Week 2, Episode 2, prompt 3, Season 2 #IMMOOC

Discuss one of the “characteristics of the Innovator’s Mindset” below in a give an example of how you exemplify this in your work (teaching or leading).

hmmm…….

I guess I will talk about “reflective.” In the days long before blogs, I always kept a journal about teaching and  learning. I know that when I was responding to a supervisor’s classroom observation once, they were surprised that I could so readily call upon a series of my own notes and reflections, and that I wanted a discussion. I can’t tell whether the idea of continual reflection came from my teacher training or my scientific training. Either way, it’s always been important to me.

I try to carry that to the classroom; it can be asking for feedback for a project, or simply to ask my students to think about a lab experiment as part of their analysis. In a comment to another teacher about the importance of “why”, I almost always will toss that back to kids whenever they give an answer! It develops critical thinking, it empowers deeper learning, and (in science at least) it makes the responder think about what evidence they have for their response.

Same for me – If I were drawing – or redrawing this graphic, I would put “refective” in the center since I think all the other characteristics connect through and to reflection.

While I have aimed to be a reflective teacher always, I have recently been working with some of the strategies from Marzano, et al “Becoming a Reflective Teacher” .  I know that my best work comes through reflection. As a department chair of many young teachers, I want my colleagues to learn the value of it, too. Some things in the book, I admit I look at and go ~ meh ~.  But it’s well chunked up, and I think it’s because after 20+ years in the classroom, they’ve been bundled in my mind. That said, there’s a benefit to un-bundling at times and reverting to a detailed step-by-step reflection.  Going through the book to refine my own practice of reflection has been a worthwhile exercise.

(image from: http://immooc.org/2017/03/04/episode-2-and-blog-prompts/)

Week 2, Episode 2, prompt 2, Season 2 #IMMOOC

gotta work on titles….

Review the “Critical Questions for Educators” in Chapter 2.  Why are these important to understand those we serve in education?  What other questions would you ask?

  • The questions are:
    • Would I want to be a learner in my own classroom?
    • What is best for this student?
    • What is this student’s passion?
    • What are some ways we can create a true learning community?
    • How did this work for our students?

While this chapter was validating for me as an educator, I think there is one huge question missing: Ask the students – what can I, and then we, do to help you learn; to improve the project/lesson?

And that is not even phrased well. In getting feedback from the students, there must always be a component of “how can we improve this?” Ask the kids what worked and what didn’t.
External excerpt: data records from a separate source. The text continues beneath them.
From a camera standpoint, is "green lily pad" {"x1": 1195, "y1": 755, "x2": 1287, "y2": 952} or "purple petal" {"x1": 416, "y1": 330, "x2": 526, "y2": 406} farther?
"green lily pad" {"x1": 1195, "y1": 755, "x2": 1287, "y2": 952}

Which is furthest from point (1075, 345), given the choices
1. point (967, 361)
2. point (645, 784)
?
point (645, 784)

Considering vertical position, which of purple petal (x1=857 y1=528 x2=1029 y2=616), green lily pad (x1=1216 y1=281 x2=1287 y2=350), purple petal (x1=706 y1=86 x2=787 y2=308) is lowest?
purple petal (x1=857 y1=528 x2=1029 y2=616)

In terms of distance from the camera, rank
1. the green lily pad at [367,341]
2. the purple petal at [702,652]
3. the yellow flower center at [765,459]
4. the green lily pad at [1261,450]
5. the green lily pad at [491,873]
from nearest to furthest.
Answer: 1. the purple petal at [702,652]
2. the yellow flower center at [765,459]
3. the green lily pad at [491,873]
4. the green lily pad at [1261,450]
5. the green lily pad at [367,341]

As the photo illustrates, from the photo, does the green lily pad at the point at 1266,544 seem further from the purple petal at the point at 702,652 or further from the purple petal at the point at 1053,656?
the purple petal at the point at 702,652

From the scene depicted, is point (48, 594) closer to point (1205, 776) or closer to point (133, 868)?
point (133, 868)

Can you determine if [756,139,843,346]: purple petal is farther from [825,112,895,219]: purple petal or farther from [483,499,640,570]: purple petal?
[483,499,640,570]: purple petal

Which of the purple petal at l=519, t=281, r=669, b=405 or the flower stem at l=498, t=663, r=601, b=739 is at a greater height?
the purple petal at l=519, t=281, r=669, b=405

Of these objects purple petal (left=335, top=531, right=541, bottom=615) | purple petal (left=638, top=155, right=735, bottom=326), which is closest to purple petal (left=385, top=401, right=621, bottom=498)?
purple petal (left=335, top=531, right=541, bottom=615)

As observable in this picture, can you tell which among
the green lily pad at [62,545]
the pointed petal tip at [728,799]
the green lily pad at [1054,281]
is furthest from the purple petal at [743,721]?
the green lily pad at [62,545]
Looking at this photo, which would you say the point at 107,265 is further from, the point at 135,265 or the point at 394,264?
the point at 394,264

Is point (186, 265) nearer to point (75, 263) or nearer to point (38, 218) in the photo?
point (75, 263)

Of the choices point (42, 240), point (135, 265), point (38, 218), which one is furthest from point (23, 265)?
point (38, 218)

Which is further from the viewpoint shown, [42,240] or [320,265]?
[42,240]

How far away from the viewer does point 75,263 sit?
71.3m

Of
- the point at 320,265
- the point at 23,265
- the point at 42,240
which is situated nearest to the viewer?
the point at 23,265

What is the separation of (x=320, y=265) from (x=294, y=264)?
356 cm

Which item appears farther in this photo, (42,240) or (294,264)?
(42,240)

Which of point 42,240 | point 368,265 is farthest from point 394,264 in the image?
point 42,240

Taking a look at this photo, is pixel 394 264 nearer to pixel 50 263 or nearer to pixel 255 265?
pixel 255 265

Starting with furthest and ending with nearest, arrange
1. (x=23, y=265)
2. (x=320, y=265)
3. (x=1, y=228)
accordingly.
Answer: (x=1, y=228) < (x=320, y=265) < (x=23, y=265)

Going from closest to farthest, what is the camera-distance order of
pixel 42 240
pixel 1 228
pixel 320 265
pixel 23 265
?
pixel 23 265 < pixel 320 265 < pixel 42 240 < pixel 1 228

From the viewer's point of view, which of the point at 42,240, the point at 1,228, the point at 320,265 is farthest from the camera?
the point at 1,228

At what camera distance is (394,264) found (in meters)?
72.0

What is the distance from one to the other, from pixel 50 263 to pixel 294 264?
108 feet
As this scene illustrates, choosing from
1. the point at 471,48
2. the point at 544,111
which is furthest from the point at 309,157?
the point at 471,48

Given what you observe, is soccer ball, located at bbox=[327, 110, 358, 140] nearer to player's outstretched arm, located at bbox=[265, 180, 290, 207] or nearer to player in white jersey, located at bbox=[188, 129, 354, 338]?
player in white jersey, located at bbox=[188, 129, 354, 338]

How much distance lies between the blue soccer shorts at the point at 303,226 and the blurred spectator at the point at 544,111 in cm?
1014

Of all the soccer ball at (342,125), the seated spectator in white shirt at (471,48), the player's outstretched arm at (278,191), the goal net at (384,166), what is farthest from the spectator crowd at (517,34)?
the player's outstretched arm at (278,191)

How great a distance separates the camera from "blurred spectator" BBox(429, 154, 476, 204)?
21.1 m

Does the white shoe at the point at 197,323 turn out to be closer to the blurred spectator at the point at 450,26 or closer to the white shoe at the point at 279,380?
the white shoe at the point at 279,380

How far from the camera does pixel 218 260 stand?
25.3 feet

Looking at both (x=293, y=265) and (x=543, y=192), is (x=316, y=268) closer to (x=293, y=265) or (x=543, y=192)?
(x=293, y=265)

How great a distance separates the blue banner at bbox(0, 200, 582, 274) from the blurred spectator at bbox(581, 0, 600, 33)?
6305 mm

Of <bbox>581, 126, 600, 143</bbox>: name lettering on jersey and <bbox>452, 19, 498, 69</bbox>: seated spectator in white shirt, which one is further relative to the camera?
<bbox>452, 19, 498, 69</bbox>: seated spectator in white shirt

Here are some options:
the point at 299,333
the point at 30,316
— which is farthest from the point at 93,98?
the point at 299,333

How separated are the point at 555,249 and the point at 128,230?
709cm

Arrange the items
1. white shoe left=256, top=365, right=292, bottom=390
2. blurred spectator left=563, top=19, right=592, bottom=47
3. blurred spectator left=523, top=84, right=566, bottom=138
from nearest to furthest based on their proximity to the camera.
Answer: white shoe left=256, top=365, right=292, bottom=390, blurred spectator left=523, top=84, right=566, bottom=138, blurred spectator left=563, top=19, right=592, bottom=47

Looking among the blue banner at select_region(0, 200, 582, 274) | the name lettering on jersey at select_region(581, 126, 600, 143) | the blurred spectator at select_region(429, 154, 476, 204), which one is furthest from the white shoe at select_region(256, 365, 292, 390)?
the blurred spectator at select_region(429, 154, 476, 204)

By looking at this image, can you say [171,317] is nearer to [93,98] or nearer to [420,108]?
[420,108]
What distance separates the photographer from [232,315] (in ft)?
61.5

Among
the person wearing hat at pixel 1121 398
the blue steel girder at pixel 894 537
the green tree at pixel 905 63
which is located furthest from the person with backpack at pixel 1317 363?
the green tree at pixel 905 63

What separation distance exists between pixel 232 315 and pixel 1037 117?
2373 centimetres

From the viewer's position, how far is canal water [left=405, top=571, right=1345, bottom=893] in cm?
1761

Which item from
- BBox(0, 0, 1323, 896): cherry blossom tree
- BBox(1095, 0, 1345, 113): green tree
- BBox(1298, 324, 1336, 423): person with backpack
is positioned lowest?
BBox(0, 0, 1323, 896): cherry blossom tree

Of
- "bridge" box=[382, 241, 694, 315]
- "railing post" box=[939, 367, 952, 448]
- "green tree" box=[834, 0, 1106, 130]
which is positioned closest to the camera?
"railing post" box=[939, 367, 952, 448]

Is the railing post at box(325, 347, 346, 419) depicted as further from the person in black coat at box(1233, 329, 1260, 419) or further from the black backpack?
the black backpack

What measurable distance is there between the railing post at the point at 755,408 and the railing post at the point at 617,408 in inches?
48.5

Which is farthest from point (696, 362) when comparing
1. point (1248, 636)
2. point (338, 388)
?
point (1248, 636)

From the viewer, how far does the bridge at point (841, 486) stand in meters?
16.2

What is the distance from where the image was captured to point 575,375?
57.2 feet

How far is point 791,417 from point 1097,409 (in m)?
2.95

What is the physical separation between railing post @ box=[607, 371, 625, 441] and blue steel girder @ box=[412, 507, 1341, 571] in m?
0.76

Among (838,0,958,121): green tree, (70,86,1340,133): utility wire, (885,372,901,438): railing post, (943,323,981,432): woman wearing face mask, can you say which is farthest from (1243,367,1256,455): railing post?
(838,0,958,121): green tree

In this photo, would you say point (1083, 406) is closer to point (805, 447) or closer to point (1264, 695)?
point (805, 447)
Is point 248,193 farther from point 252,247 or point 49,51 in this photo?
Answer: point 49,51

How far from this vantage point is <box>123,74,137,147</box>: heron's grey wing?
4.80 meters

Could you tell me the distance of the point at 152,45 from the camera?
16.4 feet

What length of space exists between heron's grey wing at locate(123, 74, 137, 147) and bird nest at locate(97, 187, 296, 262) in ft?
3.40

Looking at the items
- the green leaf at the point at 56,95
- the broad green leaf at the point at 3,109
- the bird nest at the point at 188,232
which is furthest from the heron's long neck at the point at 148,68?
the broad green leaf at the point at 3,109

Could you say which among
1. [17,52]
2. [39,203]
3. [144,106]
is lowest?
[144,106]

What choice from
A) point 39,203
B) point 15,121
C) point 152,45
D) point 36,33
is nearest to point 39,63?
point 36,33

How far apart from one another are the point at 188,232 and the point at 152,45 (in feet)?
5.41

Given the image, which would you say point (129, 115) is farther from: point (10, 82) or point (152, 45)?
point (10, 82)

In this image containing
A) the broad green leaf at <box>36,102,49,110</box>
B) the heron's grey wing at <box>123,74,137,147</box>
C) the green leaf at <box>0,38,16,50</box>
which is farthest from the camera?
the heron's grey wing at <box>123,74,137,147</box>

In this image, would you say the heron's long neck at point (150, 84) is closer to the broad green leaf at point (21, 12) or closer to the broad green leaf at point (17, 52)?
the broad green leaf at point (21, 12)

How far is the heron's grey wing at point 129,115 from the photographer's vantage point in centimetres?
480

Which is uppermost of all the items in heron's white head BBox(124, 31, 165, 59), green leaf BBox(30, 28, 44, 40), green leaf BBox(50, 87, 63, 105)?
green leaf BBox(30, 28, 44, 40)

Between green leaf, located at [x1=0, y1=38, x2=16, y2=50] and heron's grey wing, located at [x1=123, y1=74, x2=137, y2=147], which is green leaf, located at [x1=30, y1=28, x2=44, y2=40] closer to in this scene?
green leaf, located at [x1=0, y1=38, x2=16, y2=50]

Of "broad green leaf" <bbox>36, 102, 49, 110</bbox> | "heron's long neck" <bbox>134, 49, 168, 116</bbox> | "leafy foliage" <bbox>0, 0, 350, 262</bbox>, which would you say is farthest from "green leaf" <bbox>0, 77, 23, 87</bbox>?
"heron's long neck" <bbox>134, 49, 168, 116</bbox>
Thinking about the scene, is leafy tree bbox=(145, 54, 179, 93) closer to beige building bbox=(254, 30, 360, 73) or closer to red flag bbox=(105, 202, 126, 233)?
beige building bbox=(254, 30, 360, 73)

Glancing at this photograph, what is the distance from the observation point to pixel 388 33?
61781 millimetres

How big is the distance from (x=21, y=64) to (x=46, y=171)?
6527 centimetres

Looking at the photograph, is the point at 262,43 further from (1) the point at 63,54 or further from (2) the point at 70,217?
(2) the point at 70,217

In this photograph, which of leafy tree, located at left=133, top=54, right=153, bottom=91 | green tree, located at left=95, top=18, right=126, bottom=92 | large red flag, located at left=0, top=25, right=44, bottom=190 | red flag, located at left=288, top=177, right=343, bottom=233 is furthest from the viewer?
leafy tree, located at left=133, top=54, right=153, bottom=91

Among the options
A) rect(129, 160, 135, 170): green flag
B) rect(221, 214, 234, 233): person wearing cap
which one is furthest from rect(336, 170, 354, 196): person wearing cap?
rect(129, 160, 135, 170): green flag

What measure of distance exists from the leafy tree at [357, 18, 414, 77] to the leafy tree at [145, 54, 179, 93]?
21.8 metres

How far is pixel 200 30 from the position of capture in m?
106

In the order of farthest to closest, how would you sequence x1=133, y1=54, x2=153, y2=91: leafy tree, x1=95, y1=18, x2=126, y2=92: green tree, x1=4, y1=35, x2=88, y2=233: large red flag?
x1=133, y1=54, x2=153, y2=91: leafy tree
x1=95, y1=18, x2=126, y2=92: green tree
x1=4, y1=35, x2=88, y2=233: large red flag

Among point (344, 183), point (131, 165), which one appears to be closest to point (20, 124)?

Ask them why – when you have shown that you are invested in their learning; they will be very honest and give you constructive criticism.

In my school, we crafted an interdisciplinary project for that horrible, awkward time between Thanksgiving and Winter Break. It’s intense and the organization of the groups is a nightmare (I teach at an independent boarding school, with many international students, so we work hard to make sure the kids are in groups that have domestic and international kids, day students and boarders… since the there isn’t 100% parity in the sections  – some kids are in an honors level, some are in a different course, we need to make sure that there is at least one person who is in both courses doing the project, and that each student has at least one partner in each class. Despite this, it’s my favorite unit of the year.) We’ve done the project for several years now and as part of the peer reviews, we ask the kids about what could/should we change.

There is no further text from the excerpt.